What is Negative 2 Log Likelihood?

The negative 2 log likelihood (N2LL) is a statistical measure that quantifies how well a model fits the observed data. In logistic regression, it measures the discrepancy between the predicted probabilities and the actual observed outcomes.

Lower N2LL values indicate a better fit of the model to the data. The N2LL is calculated by taking the negative log likelihood and multiplying it by 2, which simplifies comparisons between models.

Formula: N2LL = -2 * (log likelihood)

Logistic Model INR

The International Normalized Ratio (INR) is a measure of blood coagulation used to monitor warfarin therapy. A logistic model can predict INR values based on patient characteristics such as age, weight, and previous INR readings.

The logistic model for INR prediction typically includes predictors like age, weight, and previous INR values. The model outputs probabilities that can be converted to predicted INR values.

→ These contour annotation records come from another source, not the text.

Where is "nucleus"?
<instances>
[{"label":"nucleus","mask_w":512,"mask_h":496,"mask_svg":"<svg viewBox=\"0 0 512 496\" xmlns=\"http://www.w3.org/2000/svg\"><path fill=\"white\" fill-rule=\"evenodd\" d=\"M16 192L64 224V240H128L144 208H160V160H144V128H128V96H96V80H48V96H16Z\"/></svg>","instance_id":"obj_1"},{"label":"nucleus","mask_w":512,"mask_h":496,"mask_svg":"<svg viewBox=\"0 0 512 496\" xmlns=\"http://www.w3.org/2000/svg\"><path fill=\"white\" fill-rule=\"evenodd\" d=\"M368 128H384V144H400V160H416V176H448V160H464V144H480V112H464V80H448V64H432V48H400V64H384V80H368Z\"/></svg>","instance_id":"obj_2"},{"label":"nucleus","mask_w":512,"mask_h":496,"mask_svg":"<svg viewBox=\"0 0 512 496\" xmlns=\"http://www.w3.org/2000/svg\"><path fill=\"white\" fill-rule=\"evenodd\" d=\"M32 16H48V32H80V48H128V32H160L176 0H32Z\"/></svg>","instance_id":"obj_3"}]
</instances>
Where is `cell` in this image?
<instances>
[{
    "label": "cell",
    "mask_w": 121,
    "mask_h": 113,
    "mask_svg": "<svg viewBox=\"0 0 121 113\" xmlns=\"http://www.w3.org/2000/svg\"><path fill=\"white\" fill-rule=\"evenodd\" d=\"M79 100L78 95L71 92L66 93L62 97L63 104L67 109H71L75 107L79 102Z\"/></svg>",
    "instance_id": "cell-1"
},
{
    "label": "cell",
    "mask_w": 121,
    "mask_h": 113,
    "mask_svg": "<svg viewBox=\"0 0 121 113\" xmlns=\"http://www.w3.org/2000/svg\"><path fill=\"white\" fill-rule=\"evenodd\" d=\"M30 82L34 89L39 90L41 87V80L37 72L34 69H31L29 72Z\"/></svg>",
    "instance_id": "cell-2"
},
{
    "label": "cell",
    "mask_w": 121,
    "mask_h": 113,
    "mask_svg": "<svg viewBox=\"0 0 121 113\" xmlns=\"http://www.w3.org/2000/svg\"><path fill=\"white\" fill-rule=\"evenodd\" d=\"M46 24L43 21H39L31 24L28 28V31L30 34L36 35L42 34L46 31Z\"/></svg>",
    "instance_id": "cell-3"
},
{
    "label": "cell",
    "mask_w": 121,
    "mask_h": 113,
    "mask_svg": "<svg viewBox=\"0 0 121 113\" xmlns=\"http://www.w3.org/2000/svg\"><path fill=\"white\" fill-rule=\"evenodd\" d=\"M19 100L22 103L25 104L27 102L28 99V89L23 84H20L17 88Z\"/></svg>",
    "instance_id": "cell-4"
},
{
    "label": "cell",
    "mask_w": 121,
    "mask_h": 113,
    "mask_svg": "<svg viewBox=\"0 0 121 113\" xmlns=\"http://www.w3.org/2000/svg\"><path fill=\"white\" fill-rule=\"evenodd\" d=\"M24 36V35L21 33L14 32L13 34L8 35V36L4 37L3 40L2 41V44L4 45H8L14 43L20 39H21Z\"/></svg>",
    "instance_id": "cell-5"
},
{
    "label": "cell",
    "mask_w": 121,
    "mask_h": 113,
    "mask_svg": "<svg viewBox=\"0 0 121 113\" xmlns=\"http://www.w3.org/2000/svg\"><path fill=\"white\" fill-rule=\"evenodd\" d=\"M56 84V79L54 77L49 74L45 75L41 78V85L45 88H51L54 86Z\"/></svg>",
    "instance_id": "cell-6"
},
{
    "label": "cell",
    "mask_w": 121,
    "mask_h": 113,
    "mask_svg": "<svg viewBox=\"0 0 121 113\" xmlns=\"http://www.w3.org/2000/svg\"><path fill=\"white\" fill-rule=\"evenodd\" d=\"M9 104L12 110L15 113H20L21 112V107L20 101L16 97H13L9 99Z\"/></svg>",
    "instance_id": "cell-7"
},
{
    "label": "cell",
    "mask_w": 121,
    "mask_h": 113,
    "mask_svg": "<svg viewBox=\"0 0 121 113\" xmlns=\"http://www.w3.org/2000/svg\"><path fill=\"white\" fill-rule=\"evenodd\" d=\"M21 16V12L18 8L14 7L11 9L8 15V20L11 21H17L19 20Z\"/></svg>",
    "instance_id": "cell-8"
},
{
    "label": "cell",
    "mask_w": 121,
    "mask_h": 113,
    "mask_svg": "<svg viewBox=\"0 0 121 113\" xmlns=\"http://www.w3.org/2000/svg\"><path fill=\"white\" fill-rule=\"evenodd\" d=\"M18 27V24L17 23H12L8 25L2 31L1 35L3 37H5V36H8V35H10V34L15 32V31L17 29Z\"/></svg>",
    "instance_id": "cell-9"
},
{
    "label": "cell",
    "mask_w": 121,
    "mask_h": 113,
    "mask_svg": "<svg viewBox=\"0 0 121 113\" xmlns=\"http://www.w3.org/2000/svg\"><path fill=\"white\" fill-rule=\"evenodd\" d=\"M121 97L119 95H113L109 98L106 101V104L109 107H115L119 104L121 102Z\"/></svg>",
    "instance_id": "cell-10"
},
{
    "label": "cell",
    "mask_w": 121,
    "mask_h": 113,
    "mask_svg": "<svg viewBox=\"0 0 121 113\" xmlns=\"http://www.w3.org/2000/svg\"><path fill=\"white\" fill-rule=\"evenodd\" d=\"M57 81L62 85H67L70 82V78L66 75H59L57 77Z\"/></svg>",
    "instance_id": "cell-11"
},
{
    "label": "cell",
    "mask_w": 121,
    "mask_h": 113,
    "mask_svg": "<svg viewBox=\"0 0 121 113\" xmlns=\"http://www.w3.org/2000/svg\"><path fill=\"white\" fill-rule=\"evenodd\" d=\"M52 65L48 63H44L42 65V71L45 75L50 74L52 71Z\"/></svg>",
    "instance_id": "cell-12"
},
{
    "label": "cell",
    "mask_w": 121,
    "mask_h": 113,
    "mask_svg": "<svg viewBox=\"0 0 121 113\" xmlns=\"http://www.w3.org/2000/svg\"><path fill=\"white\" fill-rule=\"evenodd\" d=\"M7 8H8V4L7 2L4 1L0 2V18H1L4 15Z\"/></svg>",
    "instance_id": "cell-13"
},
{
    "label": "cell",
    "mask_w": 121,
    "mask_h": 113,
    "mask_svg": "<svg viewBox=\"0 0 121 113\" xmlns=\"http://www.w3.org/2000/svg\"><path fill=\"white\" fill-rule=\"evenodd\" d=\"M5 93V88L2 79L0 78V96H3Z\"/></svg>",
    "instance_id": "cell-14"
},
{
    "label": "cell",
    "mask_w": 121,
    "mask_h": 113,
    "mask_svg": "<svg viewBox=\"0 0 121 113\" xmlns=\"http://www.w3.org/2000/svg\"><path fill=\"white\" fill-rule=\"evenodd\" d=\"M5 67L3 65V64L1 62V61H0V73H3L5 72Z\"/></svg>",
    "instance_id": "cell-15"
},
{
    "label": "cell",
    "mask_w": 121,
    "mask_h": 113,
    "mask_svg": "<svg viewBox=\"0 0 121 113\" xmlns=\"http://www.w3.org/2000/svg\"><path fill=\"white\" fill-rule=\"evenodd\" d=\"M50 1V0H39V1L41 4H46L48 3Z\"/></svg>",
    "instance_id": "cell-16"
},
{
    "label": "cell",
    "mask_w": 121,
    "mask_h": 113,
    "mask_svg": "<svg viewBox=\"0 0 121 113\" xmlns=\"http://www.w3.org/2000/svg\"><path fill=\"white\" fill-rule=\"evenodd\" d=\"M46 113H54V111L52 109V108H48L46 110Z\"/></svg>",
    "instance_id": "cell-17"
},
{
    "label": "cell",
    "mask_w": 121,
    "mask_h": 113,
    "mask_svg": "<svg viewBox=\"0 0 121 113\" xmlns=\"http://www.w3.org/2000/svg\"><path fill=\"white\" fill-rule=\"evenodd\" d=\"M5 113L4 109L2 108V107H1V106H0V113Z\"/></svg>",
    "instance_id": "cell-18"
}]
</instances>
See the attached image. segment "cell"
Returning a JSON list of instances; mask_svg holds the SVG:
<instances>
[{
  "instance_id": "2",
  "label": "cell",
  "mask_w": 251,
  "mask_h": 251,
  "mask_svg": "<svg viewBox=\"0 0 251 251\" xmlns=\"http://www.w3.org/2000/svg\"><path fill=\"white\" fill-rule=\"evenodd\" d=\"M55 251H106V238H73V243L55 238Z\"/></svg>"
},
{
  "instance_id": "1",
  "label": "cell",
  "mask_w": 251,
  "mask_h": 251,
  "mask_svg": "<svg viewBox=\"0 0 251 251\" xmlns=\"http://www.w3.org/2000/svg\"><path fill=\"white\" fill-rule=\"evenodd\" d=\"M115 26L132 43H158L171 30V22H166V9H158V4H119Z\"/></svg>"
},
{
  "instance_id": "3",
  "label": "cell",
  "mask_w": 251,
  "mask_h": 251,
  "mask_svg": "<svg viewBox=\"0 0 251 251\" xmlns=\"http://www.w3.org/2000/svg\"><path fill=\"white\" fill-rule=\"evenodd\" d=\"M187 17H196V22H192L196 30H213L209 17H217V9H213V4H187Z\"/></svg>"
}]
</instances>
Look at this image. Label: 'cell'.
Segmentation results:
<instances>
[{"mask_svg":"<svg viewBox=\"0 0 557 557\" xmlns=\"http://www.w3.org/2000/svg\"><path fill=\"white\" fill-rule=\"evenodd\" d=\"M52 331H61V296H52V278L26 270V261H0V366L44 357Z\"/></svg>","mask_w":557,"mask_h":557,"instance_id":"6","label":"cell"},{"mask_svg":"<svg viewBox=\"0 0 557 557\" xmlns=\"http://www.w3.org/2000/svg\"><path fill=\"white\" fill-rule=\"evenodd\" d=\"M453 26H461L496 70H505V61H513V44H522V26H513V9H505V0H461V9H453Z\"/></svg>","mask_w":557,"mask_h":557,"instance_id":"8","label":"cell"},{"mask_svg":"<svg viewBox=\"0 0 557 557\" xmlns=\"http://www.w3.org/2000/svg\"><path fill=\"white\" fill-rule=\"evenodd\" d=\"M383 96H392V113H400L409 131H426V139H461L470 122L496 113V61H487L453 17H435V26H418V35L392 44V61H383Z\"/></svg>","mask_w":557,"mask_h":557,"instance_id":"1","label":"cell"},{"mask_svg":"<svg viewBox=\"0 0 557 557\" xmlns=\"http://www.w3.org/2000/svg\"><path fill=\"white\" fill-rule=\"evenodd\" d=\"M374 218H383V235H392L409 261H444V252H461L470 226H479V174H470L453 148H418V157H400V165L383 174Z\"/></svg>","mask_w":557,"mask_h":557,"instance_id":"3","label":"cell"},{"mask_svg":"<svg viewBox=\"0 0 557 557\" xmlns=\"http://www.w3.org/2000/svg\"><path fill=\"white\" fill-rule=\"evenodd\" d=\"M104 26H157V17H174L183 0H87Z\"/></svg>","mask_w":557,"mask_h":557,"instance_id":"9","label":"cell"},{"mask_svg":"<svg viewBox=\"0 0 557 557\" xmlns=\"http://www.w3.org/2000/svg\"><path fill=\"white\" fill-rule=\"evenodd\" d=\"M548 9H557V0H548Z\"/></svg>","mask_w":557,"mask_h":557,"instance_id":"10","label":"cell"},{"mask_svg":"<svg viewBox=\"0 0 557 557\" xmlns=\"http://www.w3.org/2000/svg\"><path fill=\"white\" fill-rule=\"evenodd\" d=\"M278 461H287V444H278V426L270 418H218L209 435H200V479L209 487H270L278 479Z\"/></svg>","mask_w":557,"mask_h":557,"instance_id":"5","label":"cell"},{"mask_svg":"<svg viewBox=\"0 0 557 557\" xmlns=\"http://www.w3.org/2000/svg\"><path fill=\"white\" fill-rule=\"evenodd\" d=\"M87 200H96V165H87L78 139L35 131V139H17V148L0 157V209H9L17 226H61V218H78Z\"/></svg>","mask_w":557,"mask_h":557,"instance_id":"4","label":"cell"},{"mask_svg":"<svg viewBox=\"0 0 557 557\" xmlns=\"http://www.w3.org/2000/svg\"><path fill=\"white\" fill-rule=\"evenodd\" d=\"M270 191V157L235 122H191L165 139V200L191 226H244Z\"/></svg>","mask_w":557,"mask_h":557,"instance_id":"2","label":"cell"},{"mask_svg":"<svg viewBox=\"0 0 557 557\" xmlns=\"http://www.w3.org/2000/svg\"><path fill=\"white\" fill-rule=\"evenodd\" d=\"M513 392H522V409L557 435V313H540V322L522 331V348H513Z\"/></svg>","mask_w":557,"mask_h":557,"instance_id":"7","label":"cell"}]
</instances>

Calculating Negative 2 Log Likelihood

To calculate the N2LL for a logistic model predicting INR, follow these steps:

  1. Fit the logistic regression model to your data, including predictors like age, weight, and previous INR values.
  2. Calculate the log likelihood of the model.
  3. Multiply the log likelihood by -2 to get the N2LL.

Example Calculation:

If the log likelihood of your logistic model is -150, then:

N2LL = -2 * (-150) = 300

This means the model has a negative 2 log likelihood of 300, indicating a reasonable fit to the data.

Interpretation

The N2LL value helps determine how well the logistic model fits the data. A lower N2LL indicates a better fit. However, it's important to compare N2LL values between different models to determine which one fits the data best.

For example, if you compare two models predicting INR, the model with the lower N2LL is the better fit.

Note: N2LL should be used in conjunction with other model evaluation metrics, such as AIC or BIC, for a comprehensive assessment of model performance.

FAQ

What does a low N2LL value mean?

A low N2LL value indicates that the model fits the data well. It means the predicted probabilities are close to the observed outcomes.

How is N2LL different from log likelihood?

N2LL is simply the negative log likelihood multiplied by 2. It's a scaled version of the log likelihood that makes comparisons between models easier.

Can N2LL be negative?

Yes, N2LL can be negative if the log likelihood is positive. However, in practice, N2LL is typically positive for well-fitting models.